For years, Nelson invited them to be part of the entertainment at his annual celebrity golf tournament, and if Willie’s regular piano player wasn’t around, Bonnie often was asked to fill in when Willie himself took the stage.
“I learned more about chord progressions from Willie than probably anybody else in the world,” Bonnie says.
“Boy, I’m tellin’ you, he knows a bunch,” says Bill.
Gradually the two of them fused Bakersfield country and urban folk; as the years passed, it became increasingly clear that the sound was entirely their own. Bill has a mellow baritone that he can shake loose into a gritty vibrato as needed while Bonnie soars above him with soft, husky high notes.

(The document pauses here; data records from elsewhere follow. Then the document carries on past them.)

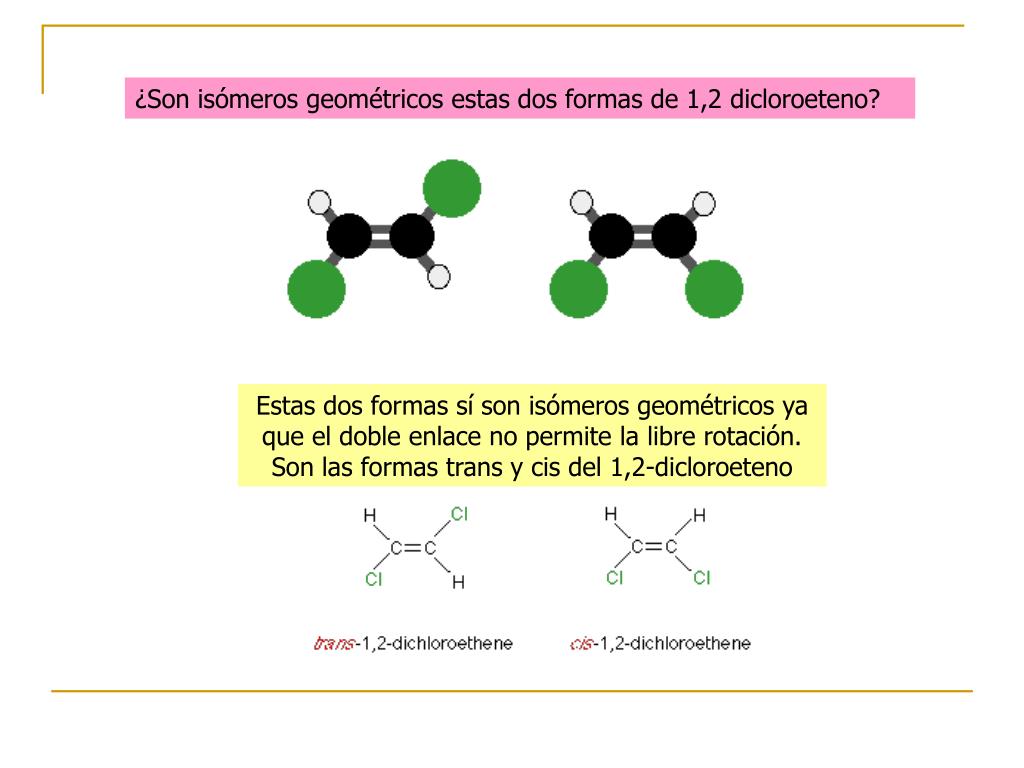 ¿Son isómeros geométricos estas dos formas de 1,2 dicloroeteno?

Estas dos formas sí son isómeros geométricos ya que el doble enlace no permite la libre rotación. Son las formas trans y cis del 1,2-dicloroeteno

H Cl
C=C
Cl H

H H
C=C
Cl Cl

trans-1,2-dichloroethene

cis-1,2-dichloroethene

Bill has the heavier accent. When he pronounces the word “hired,” it can come out “hard.”
“The Seventies in Austin were pretty crazy times,” Bonnie says. “We didn’t do as many drugs or drink quite as hard as some of them. It was a scene, too much of a scene probably for us.”
In 1979, tiring of the hustle and grind, they left Austin and moved to Red River, New Mexico, where they had been offered a steady job six months of the year at a ski lodge. For a couple challenged daily by “visual impairment,” as Bill puts it, Red River was an easier life. It was small enough that they could get around without having to be driven everywhere.

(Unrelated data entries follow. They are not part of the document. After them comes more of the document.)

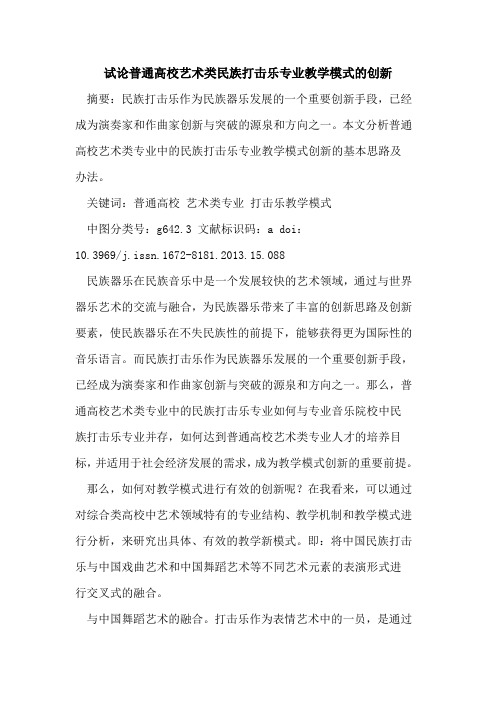 试论普通高校艺术类民族打击乐专业教学模式的创新

摘要：民族打击乐作为民族器乐发展的一个重要创新手段，已经成为演奏家和作曲家创新与突破的源泉和方向之一。本文分析普通高校艺术类专业中的民族打击乐专业教学模式创新的基本思路及办法。

关键词：普通高校 艺术类专业 打击乐教学模式

中图分类号：g642.3 文献标识码：a doi：10.3969/j.issn.1672-8181.2013.15.088

民族器乐在民族音乐中是一个发展较快的艺术领域，通过与世界器乐艺术的交流与融合，为民族器乐带来了丰富的创新思路及创新要素，使民族器乐在不失民族性的前提下，能够获得更为国际性的音乐语言。而民族打击乐作为民族器乐发展的一个重要创新手段，已经成为演奏家和作曲家创新与突破的源泉和方向之一。那么，普通高校艺术类专业中的民族打击乐专业如何与专业音乐院校中民族打击乐专业并存，如何达到普通高校艺术类专业人才的培养目标，并适用于社会经济发展的需求，成为教学模式创新的重要前提。

那么，如何对教学模式进行有效的创新呢？在我看来，可以通过对综合类高校中艺术领域特有的专业结构、教学机制和教学模式进行分析，来研究出具体、有效的教学新模式。即：将中国民族打击乐与中国戏曲艺术和中国舞蹈艺术等不同艺术元素的表演形式进行交叉式的融合。

与中国舞蹈艺术的融合。打击乐作为表情艺术中的一员，是通过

But as Austin music friend and former restaurant owner Segle Fry puts it, “They disappeared into the New Mexico vortex for a few years.”
Rooney first heard them play at Texas’ Kerrville Folk Festival in 1985. “I just thought they were great,” the producer says. He tried to get them a deal right away at Rounder Records, Griffith’s label at the time. He was unsuccessful but told the Hearnes he still wanted to work with them some day. Then ten years passed. “I don’t get out to New Mexico much,” says Rooney, who is based in Nashville.

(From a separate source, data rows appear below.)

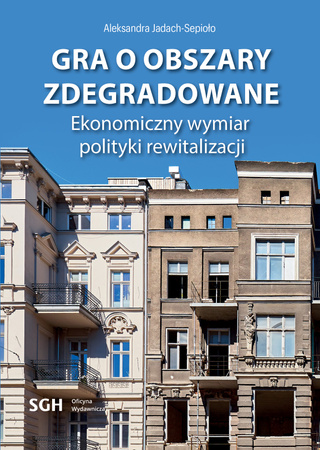 Aleksandra Jadach-Sepioło

GRA O OBSZARY ZDEGRADOWANE

Ekonomiczny wymiar polityki rewitalizacji

SGH Oficyna Wydawnicza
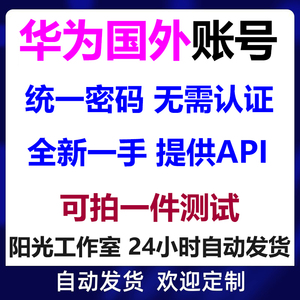 华为国外账号

统一密码 无需认证

全新一手 提供API

可拍一件测试

阳光工作室 24小时自动发货

自动发货 欢迎定制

Last year, Bill called him and said he had found an angel, a friend from Iowa who had made enough money from a dozen Wendy’s franchises to back a first-class studio album. Rooney flew immediately to Santa Fe to talk about it. He agreed to waive his usual fee to produce it, with the hope of getting a major label interested. “I went to see them play, and I just got sold immediately all over again. There’s something refreshing about them. Part of it’s the range of emotions they tap and part of it’s their sincerity. We’ve all gotten so jaded, and when you encounter it, it makes an impression on you.”
Under Rooney’s supervision, Bill and Bonnie recorded Diamonds in the Rough in Austin and Nashville with a supporting cast of all-star session players, in addition to Lovett, Walker, and company. Warner Western bought the finished product not long after Rooney began to circulate it in Nashville.
“We did it live, with everyone in the studio,” Bill says. “It wasn’t like Lyle came in and slapped it down. We were all there. There was minimal overdubbing. You know, this is folk music. We don’t want it to be too slick.”
“No one has any expectations that Bill and Bonnie are going to rocket to stardom and sell a million records,” says Rooney. “The stars in this world, like John Prine and Nanci Griffith, sell 200,000-300,000 [units], but there are a lot of artists in this field who are really good who go along in the neighborhood of 20,000, 30,000, 40,000. You can have a career at that level. You have to work at it and go out there and play a lot. But that’s not a problem for Bill and Bonnie.”
“We’re not travelin’ in limos,” says Bill, “but who needs that? We don’t need a Silver Eagle bus. We don’t have to stay at the Hyatt Regency. We just want to get out of the bars. We want somethin’ a little better.”
It would be hard to find an acoustic musician in Texas who wouldn’t agree the Hearnes deserve at least as much.
“I can remember the first time I saw them at Kerrville,” says Sixties’ folk legend Carolyn Hester. “I thought it took some bravery for them just to get up on the stage, and then they made you feel at home. This is a record whose time has come. Enough already.”